**SELECTION:**
Lately there have been several high-profile cases where women were targeted. Kristi Cornwell, a former probation officer has been missing since the early part of August. She was believed to have been taking a walk near Blairsville. Meredith Emerson was abducted and later murdered in the Dawson Forest area of north Georgia. Although women have always been the target of that especially creepy kind of stalker, it is only periodic that several are abducted or victimized in what seems like a short time.

Right now, self-defense classes are big. Sandy Springs Police offers a monthly course in self-defense. I did an interview this morning with a radio station sponsoring self-defense courses. It all the rage! Right now you can find them all over the place.

Here’s the problem. When you hear “This just in: breaking news!” remember that breaking news is old after an hour or so. We’re so saturated with crime-dominated news that a murder here and there barely gets a mention. There’s so much information out there that our attention spans are growing shorter and shorter.

We are our own worst enemies when it comes to preventing the most important thing in the world: your safety and, potentially, your life.

Women are specific targets. They are unique targets. They’re victims of sexual assault and, in many cases, also murder. We teach the same things over and over.

How many of you have been to a self-defense class like this? “Okay, you can use your keys as a weapon, your pen as a weapon, and this and that as a weapon … “ And it goes on and on.

What they don’t drill into your heads are the fundamentals, the absolutes of being the victim and why you’re the victim instead of the woman or girl down the street and the “why me?” of being the one targeted.

Ninety percent of keeping out of trouble is the 89 percent of what you don’t do because you don’t relate to how important it is. Prevention doesn’t have any overt reward. You probably won’t know when you prevented yourself from being a victim because the bad guy had the opportunity to change his mind before committing himself to the crime.

What this means is that unless you develop some discipline, some consistent good habits that don’t really offer a specific reward, you’ll fall back into the habit of doing whatever it was you were doing. Why? Nothing bad ever happened to you before, so why should it happen now? Our attention spans can sometimes be 5 seconds long and then our brains can be off to something else.

It’s not easy being that woman who puts prevention into play every day. It’s not like you need to dedicate your life to crime-fighting or even alter your life. You just need to realize that this can happen to you. In case you missed that last remark, IT CAN HAPPEN TO YOU.

Believe it ladies. When you realize it can, many times it’s too late. It might be a purse theft or burglary or stalking or it may be something much worse. There are bad people out there. You are one of many potential targets. Your goal is to be that small percentage of very unappealing targets.

Read on, sisters, this gets heavy!

I’m going to lay out a simple group of absolutes that will point you toward that small percentile of women who are not considered attractive as victims. Relax, it doesn’t involve steroids or large wigs:

“Casing the joint” is a head-trip. Perception is reality! We all know that most rapists are after the power trip and not the sexual trip. They have criteria that serve as sort of a checklist. That list includes a victim who appears subdued, submissive and naïve.

**BRIEF A:**
According to the article on women's safety, in what area was Meredith Emerson abducted and later murdered?
The listing that follows has no connection to the article on women's safety.

**WORKING DATA:**
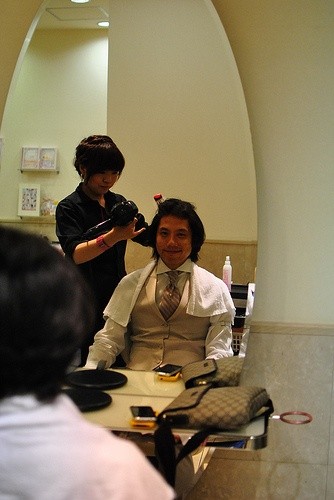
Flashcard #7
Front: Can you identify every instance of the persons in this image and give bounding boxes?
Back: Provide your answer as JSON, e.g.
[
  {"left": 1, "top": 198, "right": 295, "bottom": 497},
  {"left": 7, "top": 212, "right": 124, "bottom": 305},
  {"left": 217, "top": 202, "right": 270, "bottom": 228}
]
[
  {"left": 56, "top": 135, "right": 160, "bottom": 368},
  {"left": 0, "top": 228, "right": 179, "bottom": 500},
  {"left": 82, "top": 198, "right": 235, "bottom": 373}
]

**BRIEF B:**
Edit the listing above, the one following the article on women's safety, so that "persons" becomes "people" and nothing else changes. Leave the picture out of your answer.

**RIGHT ANSWER A:**
In the Dawson Forest area of north Georgia.

**RIGHT ANSWER B:**
Flashcard #7
Front: Can you identify every instance of the people in this image and give bounding boxes?
Back: Provide your answer as JSON, e.g.
[
  {"left": 1, "top": 198, "right": 295, "bottom": 497},
  {"left": 7, "top": 212, "right": 124, "bottom": 305},
  {"left": 217, "top": 202, "right": 270, "bottom": 228}
]
[
  {"left": 56, "top": 135, "right": 160, "bottom": 368},
  {"left": 0, "top": 228, "right": 179, "bottom": 500},
  {"left": 82, "top": 198, "right": 235, "bottom": 373}
]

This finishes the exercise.